Sí, pude matar a muchas de las valientes que se acercaban a la cama, pero de nada servía, eran tantas que apenas podía conformarme con sus cuerpos aplastados y el polvillo de sus alas entre las palmas de mis manos.
Con impotencia veía cómo una a una se iban posando en la cama; las primeras tímidas, las otras cínicamente empezaron a devorar la mantas.
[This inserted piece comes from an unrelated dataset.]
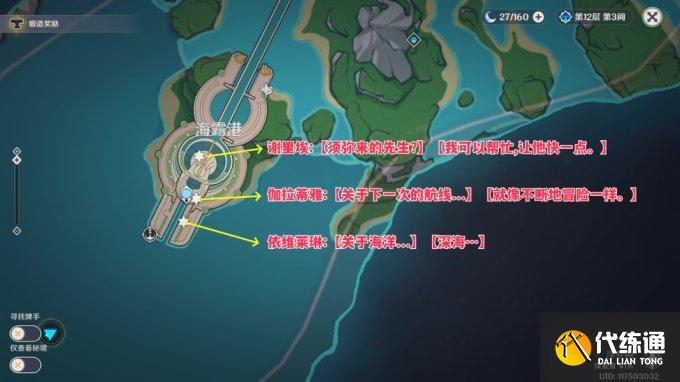 原神4.0、4.1版本枫丹NPC对话奖励全收集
Ya no podía reconocer a Julieta, sus hijos o nietos; mis mascotas se convirtieron en una sola masa, una especie de mortaja que con el paso de las horas acabó con el cubrecama y las frazadas. Yo sudaba como en un cuarto de sauna mientras me crujían los dientes con una intensidad indescriptible. Antes que el sol terminara de salir ya podía sentir sus pequeños dientecillos estimulando los bellos de mis piernas, provocándome espasmos y escalofríos. Estaba a punto de desfallecer de no haber sido por el sol, que ingresó con todo su poder a través de las ventanas libres de cortinas; ellas odian el sol, no pueden resistir su brillo.
Luego sentí una breve calma que se disipó con un pánico mayor. Yo sigo postrado y aquí ya no quedan telas, papeles, ni nada que comer. Comprendo que el sol inevitablmente seguirá su curso y que en unas horas más ellas despertarán hambrientas. De nada sirve gritar.